The Social Security and National Insurance Trust (SSNIT) may soon struggle to pay pension benefits if the government continues delaying public sector workers’ pension contributions, warns SSNIT Director-General Kofi Osafo Maafo.
The government, which employs a significant portion of formal sector workers, has frequently delayed paying their pension contributions. This ongoing issue has led labour unions to threaten industrial action on multiple occasions.
Addressing the 2024 Operations and Benefits Conference held at Elmina Beach Resort, Mr. Osafo Maafo highlighted the growing gap between benefit payments and contributions, which threatens the scheme’s sustainability.
He spoke on the issue of irregular payments for public sector workers, particularly those paid through the Controller and Accountant General’s Department. He explained that since the government is the single largest employer in Ghana, delays in these payments significantly strain SSNIT’s resources. “If this issue is not addressed promptly, it could hinder the Trust’s ability to meet future obligations,” Mr. Maafo warned.

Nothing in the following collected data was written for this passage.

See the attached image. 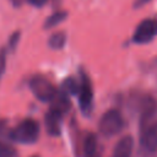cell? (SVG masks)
I'll use <instances>...</instances> for the list:
<instances>
[{
	"label": "cell",
	"mask_w": 157,
	"mask_h": 157,
	"mask_svg": "<svg viewBox=\"0 0 157 157\" xmlns=\"http://www.w3.org/2000/svg\"><path fill=\"white\" fill-rule=\"evenodd\" d=\"M60 91H63L67 96H76L78 94V91H80V81H77L75 77L69 76L61 82Z\"/></svg>",
	"instance_id": "12"
},
{
	"label": "cell",
	"mask_w": 157,
	"mask_h": 157,
	"mask_svg": "<svg viewBox=\"0 0 157 157\" xmlns=\"http://www.w3.org/2000/svg\"><path fill=\"white\" fill-rule=\"evenodd\" d=\"M67 16H69V12L67 11H65V10H58L54 13H52L49 17H47V20L44 21L43 28L44 29L53 28V27L58 26L59 23H61L63 21H65L67 18Z\"/></svg>",
	"instance_id": "11"
},
{
	"label": "cell",
	"mask_w": 157,
	"mask_h": 157,
	"mask_svg": "<svg viewBox=\"0 0 157 157\" xmlns=\"http://www.w3.org/2000/svg\"><path fill=\"white\" fill-rule=\"evenodd\" d=\"M156 65H157V61H156Z\"/></svg>",
	"instance_id": "22"
},
{
	"label": "cell",
	"mask_w": 157,
	"mask_h": 157,
	"mask_svg": "<svg viewBox=\"0 0 157 157\" xmlns=\"http://www.w3.org/2000/svg\"><path fill=\"white\" fill-rule=\"evenodd\" d=\"M20 39H21V32H20V31H15V32L9 37V40H7V48H6V49L13 52V50L16 49V47H17Z\"/></svg>",
	"instance_id": "15"
},
{
	"label": "cell",
	"mask_w": 157,
	"mask_h": 157,
	"mask_svg": "<svg viewBox=\"0 0 157 157\" xmlns=\"http://www.w3.org/2000/svg\"><path fill=\"white\" fill-rule=\"evenodd\" d=\"M83 156L85 157H99V145L97 136L88 132L83 140Z\"/></svg>",
	"instance_id": "10"
},
{
	"label": "cell",
	"mask_w": 157,
	"mask_h": 157,
	"mask_svg": "<svg viewBox=\"0 0 157 157\" xmlns=\"http://www.w3.org/2000/svg\"><path fill=\"white\" fill-rule=\"evenodd\" d=\"M29 90L33 93V96L44 103L52 102L55 96L58 94V90L56 87L43 75L38 74V75H33L28 82Z\"/></svg>",
	"instance_id": "2"
},
{
	"label": "cell",
	"mask_w": 157,
	"mask_h": 157,
	"mask_svg": "<svg viewBox=\"0 0 157 157\" xmlns=\"http://www.w3.org/2000/svg\"><path fill=\"white\" fill-rule=\"evenodd\" d=\"M10 2L12 4V6H15V7H20V6H22L23 0H10Z\"/></svg>",
	"instance_id": "19"
},
{
	"label": "cell",
	"mask_w": 157,
	"mask_h": 157,
	"mask_svg": "<svg viewBox=\"0 0 157 157\" xmlns=\"http://www.w3.org/2000/svg\"><path fill=\"white\" fill-rule=\"evenodd\" d=\"M64 114L58 112L56 109L49 108L44 115V126L47 134L53 137H58L61 134V125H63Z\"/></svg>",
	"instance_id": "7"
},
{
	"label": "cell",
	"mask_w": 157,
	"mask_h": 157,
	"mask_svg": "<svg viewBox=\"0 0 157 157\" xmlns=\"http://www.w3.org/2000/svg\"><path fill=\"white\" fill-rule=\"evenodd\" d=\"M140 144L147 152L157 151V121L140 130Z\"/></svg>",
	"instance_id": "8"
},
{
	"label": "cell",
	"mask_w": 157,
	"mask_h": 157,
	"mask_svg": "<svg viewBox=\"0 0 157 157\" xmlns=\"http://www.w3.org/2000/svg\"><path fill=\"white\" fill-rule=\"evenodd\" d=\"M157 112V102L153 97L145 94L140 101V130L152 124V119Z\"/></svg>",
	"instance_id": "6"
},
{
	"label": "cell",
	"mask_w": 157,
	"mask_h": 157,
	"mask_svg": "<svg viewBox=\"0 0 157 157\" xmlns=\"http://www.w3.org/2000/svg\"><path fill=\"white\" fill-rule=\"evenodd\" d=\"M151 0H135L134 1V4H132V6H134V9H140V7H142V6H145L147 2H150Z\"/></svg>",
	"instance_id": "17"
},
{
	"label": "cell",
	"mask_w": 157,
	"mask_h": 157,
	"mask_svg": "<svg viewBox=\"0 0 157 157\" xmlns=\"http://www.w3.org/2000/svg\"><path fill=\"white\" fill-rule=\"evenodd\" d=\"M157 36V16L142 20L135 28L131 40L135 44H147Z\"/></svg>",
	"instance_id": "5"
},
{
	"label": "cell",
	"mask_w": 157,
	"mask_h": 157,
	"mask_svg": "<svg viewBox=\"0 0 157 157\" xmlns=\"http://www.w3.org/2000/svg\"><path fill=\"white\" fill-rule=\"evenodd\" d=\"M0 157H17V151L11 145L0 141Z\"/></svg>",
	"instance_id": "14"
},
{
	"label": "cell",
	"mask_w": 157,
	"mask_h": 157,
	"mask_svg": "<svg viewBox=\"0 0 157 157\" xmlns=\"http://www.w3.org/2000/svg\"><path fill=\"white\" fill-rule=\"evenodd\" d=\"M39 132L40 128L38 121L33 118H26L21 120L16 126H13L11 130H9L7 137L17 144L32 145L38 141Z\"/></svg>",
	"instance_id": "1"
},
{
	"label": "cell",
	"mask_w": 157,
	"mask_h": 157,
	"mask_svg": "<svg viewBox=\"0 0 157 157\" xmlns=\"http://www.w3.org/2000/svg\"><path fill=\"white\" fill-rule=\"evenodd\" d=\"M80 72V91H78V105L83 115H90L93 107V87L87 72L81 67Z\"/></svg>",
	"instance_id": "4"
},
{
	"label": "cell",
	"mask_w": 157,
	"mask_h": 157,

A former National Pensions Regulatory Authority Chief Executive, Dr. Daniel Seddoh, suggested in an earlier interview that investing in businesses that employ younger workers could help sustain the scheme by increasing contributions and reducing the ratio of benefit payments.
Over the past decade, benefit payments have surged by 473.6%, while contributions have only risen by 252.9%, creating a significant imbalance that endangers SSNIT’s future obligations.